The relationship between the two worlds was rather more complex, and Derec did not completely understand it. Neither planet seemed to have a unified government. That might have been the only thing that kept them from going to war, for there clearly was a basic antipathy between them. Despite that, there was active commerce between the worlds. At the center of it were trading companies operatedoperated by several factions of Erani and goods produced by several families of Wolruf’s people.

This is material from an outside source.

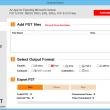 Save Outlook 2013 as PDF 1.2 full screenshot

Wolruf would not talk much about Aranimas in particular, but he seemed to be a younger member of one of the more powerful Erani factions. Derec gleaned that somehow Wolruf’s family had run afoul of Aranimas’s trading company.

“My service on this mission lifts thedhierggra from my family,” she explained.

Thedhierggra, Derec determined after much questioning, was equivalent to a blacklist-while it was in effect, no Erani would deal with the family. That made Wolruf, in essence, an indentured servant-a slave, working off her family’s debt.

“Why were you chosen?”

“I am youngest, least valuable to my family.”

Derec did not want to rush to judge an entire culture on one story from one member, but he found himself getting angry over the injustice. “Is that why Aranimas treats you the way he does? Is that part of the deal, that he gets to push you around?”

“That iss the Erani way. They treat everyone so.”

“Not each other,” Derec said. “That’s what makes it wrong.”

It was then that Derec realized that somewhere in the course of the conversation, something unexpected had happened. He had drawn Wolruf out selfishly, calculating. It was just another angle to exploit. But as he had listened to her, his false sympathy for her plight became real empathy for her pain. She was a victim, just as he was.